Publications in Computer Science grew exponentially since 1960. Starting in the 1970s, special interest groups started to form within the ACM around topic areas, each one with its annual conference. A similar thing happened in other professional societies, such as IFIP. Unlike the conferences in other fields, these conferences featured full-length, highly technical papers selected by committees of peers. The practice of technical publication featuring novel ideas without Mathematical or empirical basis continued throughout the 1970s and way into the 1980s.
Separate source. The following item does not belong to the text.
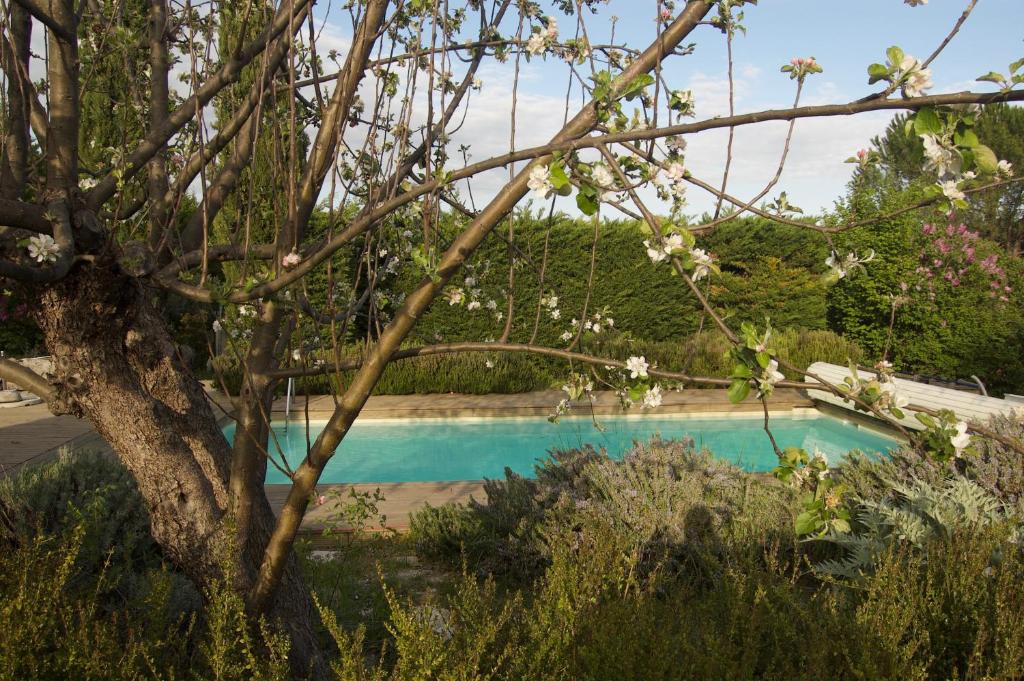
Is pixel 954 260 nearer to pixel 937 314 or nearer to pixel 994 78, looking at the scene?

By the mid-90s, however, things started to change. I’m old enough to remember this phase as a professional adult — I witnessed this transition. To a large extent, it was my generation that brought this transition about. Questions started to be raised: “This is cool but how are you going to validate your claims that your idea is good?” or “This is cool, but can you prove it?” or “Are you sure this is really novel? How is this different from that other thing?”, etc. One reason for this, I think, was the sheer volume of work being published; with so many ideas being thrown around, with so many words being used for similar concepts, and with so many commercial interests at stake, how could we separate the wheat from the chaff? Another reason, I think, was the realization by many that our field had the word “science” in it, but that very few — with the exception of the Mathematically-inclined — were actually doing it, so people scrambled to converge to methods accepted in other scientific communities that could be used in CS.
And so we came to the current state of affairs. Unevenly but steadily, “idea papers” and “opinion papers” have been essentially banned from CS research. Feasibility is usually not considered enough for arguing for the ideas, the work needs to present validation of those ideas — that being via performance numbers, Mathematical proofs, statistics on collections of data, or people-facing empirical methods. Granted, this is uneven; there are still a lot of good old strong opinions and tastes floating around! — e.g. types in PLs.
I have mixed feelings about this state of affairs, but I already wrote about that in another post. I like some of those old papers a lot! Had they not presented the “what & how to” without much regard for scientific argumentation, progress would likely have been a lot slower. Communities have their ways of separating the wheat from the chaff over time.